(Records excerpted from a collection)
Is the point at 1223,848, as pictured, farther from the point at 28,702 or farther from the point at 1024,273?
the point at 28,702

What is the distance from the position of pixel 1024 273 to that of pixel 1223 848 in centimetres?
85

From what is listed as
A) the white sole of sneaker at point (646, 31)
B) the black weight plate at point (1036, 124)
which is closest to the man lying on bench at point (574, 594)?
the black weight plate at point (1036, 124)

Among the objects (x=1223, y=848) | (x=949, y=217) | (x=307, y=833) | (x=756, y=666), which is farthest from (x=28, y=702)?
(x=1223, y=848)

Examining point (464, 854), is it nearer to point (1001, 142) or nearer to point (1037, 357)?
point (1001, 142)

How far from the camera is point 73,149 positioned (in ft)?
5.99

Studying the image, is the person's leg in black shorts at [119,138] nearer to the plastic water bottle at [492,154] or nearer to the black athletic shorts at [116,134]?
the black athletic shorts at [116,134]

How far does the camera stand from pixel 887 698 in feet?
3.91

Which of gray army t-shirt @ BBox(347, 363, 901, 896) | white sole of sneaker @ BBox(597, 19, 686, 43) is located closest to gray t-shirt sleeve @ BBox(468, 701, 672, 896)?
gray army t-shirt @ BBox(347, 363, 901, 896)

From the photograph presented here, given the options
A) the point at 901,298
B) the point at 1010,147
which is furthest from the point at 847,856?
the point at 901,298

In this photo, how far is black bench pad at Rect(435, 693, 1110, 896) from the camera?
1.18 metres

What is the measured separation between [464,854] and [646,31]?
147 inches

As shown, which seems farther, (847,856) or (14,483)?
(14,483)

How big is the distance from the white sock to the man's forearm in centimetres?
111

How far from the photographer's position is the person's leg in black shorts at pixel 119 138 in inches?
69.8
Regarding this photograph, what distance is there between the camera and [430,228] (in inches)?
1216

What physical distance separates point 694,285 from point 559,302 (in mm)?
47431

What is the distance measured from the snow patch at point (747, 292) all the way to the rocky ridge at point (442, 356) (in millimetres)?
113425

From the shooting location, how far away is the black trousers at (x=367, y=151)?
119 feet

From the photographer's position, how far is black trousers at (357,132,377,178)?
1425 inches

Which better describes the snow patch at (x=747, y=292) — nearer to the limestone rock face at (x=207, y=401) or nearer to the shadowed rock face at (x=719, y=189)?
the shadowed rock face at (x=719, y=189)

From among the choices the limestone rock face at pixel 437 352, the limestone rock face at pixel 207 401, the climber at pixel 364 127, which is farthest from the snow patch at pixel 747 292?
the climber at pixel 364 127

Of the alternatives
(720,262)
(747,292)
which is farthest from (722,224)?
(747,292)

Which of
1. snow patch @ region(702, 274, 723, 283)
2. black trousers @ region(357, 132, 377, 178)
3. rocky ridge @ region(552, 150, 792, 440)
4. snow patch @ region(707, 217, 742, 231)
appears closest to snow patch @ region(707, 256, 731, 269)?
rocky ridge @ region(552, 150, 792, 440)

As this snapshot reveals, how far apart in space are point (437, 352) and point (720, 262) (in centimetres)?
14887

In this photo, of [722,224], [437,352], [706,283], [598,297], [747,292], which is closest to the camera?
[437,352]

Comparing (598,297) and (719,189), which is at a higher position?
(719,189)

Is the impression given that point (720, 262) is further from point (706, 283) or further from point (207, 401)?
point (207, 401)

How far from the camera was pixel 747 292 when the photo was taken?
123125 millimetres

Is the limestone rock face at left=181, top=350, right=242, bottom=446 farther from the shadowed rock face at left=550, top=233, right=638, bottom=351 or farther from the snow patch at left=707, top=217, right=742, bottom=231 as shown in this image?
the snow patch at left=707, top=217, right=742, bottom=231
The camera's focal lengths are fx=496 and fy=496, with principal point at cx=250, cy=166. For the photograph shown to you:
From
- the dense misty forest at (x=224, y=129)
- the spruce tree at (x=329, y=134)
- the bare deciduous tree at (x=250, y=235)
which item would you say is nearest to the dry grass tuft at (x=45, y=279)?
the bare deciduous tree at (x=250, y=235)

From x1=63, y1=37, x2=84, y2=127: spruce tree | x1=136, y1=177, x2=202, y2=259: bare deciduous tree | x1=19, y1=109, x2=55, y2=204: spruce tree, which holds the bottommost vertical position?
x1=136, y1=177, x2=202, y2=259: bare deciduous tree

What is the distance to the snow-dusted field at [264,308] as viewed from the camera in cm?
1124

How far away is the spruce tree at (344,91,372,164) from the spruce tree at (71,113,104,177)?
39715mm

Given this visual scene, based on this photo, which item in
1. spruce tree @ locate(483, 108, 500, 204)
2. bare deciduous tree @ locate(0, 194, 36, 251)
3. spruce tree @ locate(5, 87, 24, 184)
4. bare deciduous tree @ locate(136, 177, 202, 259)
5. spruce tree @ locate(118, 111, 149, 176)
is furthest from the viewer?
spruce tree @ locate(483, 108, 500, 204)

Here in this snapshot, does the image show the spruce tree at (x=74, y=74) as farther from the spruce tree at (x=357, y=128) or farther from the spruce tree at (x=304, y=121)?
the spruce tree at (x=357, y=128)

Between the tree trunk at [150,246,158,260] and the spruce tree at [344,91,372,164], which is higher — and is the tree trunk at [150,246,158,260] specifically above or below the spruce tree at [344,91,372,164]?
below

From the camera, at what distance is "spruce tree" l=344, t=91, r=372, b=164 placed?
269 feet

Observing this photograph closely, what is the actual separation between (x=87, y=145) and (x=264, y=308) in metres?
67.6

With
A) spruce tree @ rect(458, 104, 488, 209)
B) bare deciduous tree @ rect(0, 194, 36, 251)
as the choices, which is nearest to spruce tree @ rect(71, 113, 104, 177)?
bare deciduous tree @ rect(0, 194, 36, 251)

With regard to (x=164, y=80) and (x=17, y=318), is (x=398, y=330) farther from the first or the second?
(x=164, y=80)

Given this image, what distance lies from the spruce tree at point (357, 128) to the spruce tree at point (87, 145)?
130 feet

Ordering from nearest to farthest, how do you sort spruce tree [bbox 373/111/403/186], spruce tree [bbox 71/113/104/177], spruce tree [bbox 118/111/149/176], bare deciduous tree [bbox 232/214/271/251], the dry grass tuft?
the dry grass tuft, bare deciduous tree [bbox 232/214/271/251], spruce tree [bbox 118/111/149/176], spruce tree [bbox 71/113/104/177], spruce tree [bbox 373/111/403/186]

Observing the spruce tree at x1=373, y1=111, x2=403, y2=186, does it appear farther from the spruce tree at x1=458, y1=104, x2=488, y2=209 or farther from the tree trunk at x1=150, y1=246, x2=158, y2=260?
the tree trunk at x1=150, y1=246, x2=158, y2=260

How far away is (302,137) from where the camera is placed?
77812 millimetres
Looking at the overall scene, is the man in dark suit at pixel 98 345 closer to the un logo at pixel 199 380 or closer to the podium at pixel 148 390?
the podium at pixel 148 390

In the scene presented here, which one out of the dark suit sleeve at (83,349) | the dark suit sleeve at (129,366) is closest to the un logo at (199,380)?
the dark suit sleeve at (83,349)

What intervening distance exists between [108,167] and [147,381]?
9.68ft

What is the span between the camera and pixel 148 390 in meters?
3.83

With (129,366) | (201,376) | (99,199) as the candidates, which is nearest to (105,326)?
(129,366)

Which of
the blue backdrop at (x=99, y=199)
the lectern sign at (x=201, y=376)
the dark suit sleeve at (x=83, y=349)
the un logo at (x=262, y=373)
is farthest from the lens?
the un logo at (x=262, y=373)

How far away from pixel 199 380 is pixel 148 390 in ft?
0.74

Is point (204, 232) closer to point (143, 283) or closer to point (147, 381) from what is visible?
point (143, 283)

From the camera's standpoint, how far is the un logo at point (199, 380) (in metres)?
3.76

§ **What to work on**
Rewrite the records from the line containing "Of the alternatives" through the line containing "123125 millimetres" as a Markdown table with the columns Row and Line. Number each line and leave out the blank ones.

§ **Solved problem**
| Row | Line |
|---|---|
| 1 | Of the alternatives |
| 2 | (720,262) |
| 3 | (747,292) |
| 4 | which is farthest from (722,224)? |
| 5 | (747,292) |
| 6 | Which of |
| 7 | 1. snow patch @ region(702, 274, 723, 283) |
| 8 | 2. black trousers @ region(357, 132, 377, 178) |
| 9 | 3. rocky ridge @ region(552, 150, 792, 440) |
| 10 | 4. snow patch @ region(707, 217, 742, 231) |
| 11 | appears closest to snow patch @ region(707, 256, 731, 269)? |
| 12 | rocky ridge @ region(552, 150, 792, 440) |
| 13 | As this snapshot reveals, how far apart in space are point (437, 352) and point (720, 262) (in centimetres)? |
| 14 | 14887 |
| 15 | In this photo, of [722,224], [437,352], [706,283], [598,297], [747,292], which is closest to the camera? |
| 16 | [437,352] |
| 17 | Comparing (598,297) and (719,189), which is at a higher position? |
| 18 | (719,189) |
| 19 | Is the impression given that point (720, 262) is further from point (706, 283) or further from point (207, 401)? |
| 20 | point (207, 401) |
| 21 | How far from the camera was pixel 747 292 when the photo was taken? |
| 22 | 123125 millimetres |